What are the most important current issues in South African historical archaeology? As with the profile of the discipline’s past, this must be a personal view. However, it is surely common cause that 1994 will be the most significant year in South Africa’s recent history. The first election on an open adult franchise will mark the formal end of white minority rule established 342 years ago, and the collapse of the political barricade between the south and Africa north of the Limpopo River. In turn, this will allow the historical archaeology of South Africa to become connected with the archaeology of colonialism and post-colonialism in the rest of the continent. It will be possible the match the study of the rule of the Dutch East India Company in the Cape with the study of the Dutch West India Company’s exploration and exploitation of the West African coastline, and of the connections that brought together Africa, the Caribbean and Latin America. To the east, it will be possible to model the combined impact of Dutch, British and Portuguese colonial enterprises (made impossible for more than two decades by the border between post-colonial Mozambique and South Africa).

This opening of the continent should, in turn, allow the relationship between historical archaeology in South Africa and in the USA to assume a more realistic perspective. Although the importation of North American methodology has been the sound foundation on which the discipline has been built in South Africa, and although the comparisons between the development of colonial settlement in the Western and Eastern Cape and the Chesapeake have been valuable and provocative, it has begun to seem as if South Africa is the USA’s 51st state. Future work needs to recognize that colonial southern Africa was formed within the Dutch and Portuguese frames of global expansion (in both of which North America was marginal) and that the subcontinent was claimed as a British colony after the rise of industrial capitalism, Britain’s loss of its American colonies, and the French Revolution. Comparisons are valuable, but so is historiographic context.

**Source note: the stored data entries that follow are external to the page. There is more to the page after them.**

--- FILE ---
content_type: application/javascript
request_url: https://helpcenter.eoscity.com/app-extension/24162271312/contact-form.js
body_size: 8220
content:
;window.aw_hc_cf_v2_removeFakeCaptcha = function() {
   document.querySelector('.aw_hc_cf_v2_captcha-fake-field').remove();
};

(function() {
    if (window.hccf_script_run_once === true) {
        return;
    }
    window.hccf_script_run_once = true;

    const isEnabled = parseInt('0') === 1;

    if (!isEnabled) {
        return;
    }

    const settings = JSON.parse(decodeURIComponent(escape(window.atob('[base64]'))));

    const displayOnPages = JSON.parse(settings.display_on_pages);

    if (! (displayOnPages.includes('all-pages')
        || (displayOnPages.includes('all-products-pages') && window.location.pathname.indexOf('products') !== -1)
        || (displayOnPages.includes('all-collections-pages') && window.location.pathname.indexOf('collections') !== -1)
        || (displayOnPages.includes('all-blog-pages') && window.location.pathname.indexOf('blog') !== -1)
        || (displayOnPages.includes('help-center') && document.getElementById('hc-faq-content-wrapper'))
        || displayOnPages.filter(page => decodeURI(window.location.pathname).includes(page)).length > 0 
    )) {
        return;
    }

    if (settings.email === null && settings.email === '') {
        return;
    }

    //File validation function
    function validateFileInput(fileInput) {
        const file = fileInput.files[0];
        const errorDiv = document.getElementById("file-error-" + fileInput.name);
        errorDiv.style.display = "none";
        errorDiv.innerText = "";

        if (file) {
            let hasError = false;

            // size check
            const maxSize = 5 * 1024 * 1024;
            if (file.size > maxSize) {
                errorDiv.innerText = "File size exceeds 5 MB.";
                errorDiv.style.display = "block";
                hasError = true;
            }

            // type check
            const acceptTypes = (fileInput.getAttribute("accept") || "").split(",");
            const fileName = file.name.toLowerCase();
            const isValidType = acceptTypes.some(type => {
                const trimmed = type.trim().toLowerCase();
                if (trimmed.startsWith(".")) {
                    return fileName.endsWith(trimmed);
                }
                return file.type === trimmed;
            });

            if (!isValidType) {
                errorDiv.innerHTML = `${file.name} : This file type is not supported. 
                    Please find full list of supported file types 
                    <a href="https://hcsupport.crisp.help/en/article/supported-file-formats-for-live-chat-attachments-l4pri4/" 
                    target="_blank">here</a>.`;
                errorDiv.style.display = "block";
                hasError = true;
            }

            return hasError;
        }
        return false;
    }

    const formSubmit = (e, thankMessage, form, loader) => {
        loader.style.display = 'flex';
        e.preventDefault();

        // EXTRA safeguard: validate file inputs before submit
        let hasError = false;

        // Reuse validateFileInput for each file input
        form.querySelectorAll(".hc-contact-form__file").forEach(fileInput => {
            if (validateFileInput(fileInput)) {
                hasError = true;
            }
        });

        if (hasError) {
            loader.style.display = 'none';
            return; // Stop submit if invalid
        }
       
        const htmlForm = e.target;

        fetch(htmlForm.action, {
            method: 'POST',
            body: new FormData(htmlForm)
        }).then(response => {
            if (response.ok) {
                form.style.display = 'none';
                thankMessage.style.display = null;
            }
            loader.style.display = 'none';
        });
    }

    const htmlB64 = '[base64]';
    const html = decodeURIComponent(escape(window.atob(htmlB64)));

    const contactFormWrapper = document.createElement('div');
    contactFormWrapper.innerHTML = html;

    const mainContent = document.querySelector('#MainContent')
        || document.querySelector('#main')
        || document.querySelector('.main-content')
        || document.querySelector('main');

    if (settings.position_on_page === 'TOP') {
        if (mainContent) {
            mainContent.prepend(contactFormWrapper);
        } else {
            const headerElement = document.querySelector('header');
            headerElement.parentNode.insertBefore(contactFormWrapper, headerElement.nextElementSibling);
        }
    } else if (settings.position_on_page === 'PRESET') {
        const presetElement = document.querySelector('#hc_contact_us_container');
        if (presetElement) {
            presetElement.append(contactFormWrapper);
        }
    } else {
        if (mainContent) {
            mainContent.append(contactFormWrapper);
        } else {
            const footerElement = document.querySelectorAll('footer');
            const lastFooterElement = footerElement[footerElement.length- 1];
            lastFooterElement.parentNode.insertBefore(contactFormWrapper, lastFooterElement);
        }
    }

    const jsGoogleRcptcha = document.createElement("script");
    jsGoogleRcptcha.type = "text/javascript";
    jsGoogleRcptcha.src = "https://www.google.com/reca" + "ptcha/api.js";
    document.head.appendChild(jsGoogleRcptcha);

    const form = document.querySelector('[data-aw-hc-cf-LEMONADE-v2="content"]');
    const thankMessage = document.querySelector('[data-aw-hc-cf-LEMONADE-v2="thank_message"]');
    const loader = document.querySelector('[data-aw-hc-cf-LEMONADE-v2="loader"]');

Splicing South Africa back to its continent will also, I believe, challenge the generally accepted definition of what historical archaeology is about. The definition of the discipline as the archaeology of European global expansion may have the value of describing what most historical archaeologists actually do, but it also perpetuates a Eurocentric vision of African history and a problematic sense of division in the study of the past. Modern South Africa was formed more from the rich palimpsest of indigenous responses and connections with the East than from the intact grafting of segments of European society, and within a generation of Dutch East India Company settlement at Table Bay in the mid-seventeenth century a mestizo society was in formation.

In addition, other important parts of the past, which fall outside the conventional definition of historical archaeology, are known from the combined study of artefacts with documentary sources; examples are rock art made by indigenous hunter-gatherer communities, the pre-colonial states of southern Africa and farming communities known through both their material traces and through recorded oral traditions. Merging the kingdoms of the Stone Age, the Iron Age and Historical Archaeology into a federation of academic pursuit will yield rich rewards.

Finally, a priority for the future must be the more effective communication of knowledge about the past. South Africa is particularly burdened with assumptions about how things were, whether these images are of the colonial gentry sitting beneath the oaks smoking long clay pipes in contentment, or of a pre-colonial Eden, free of all exploitation. Archaeology has been largely confined to three university departments, a handful of museums and academic publications; this will need to change if the discipline is to survive the extensive reordering of priorities which will come with the beginning of the post-apartheid era.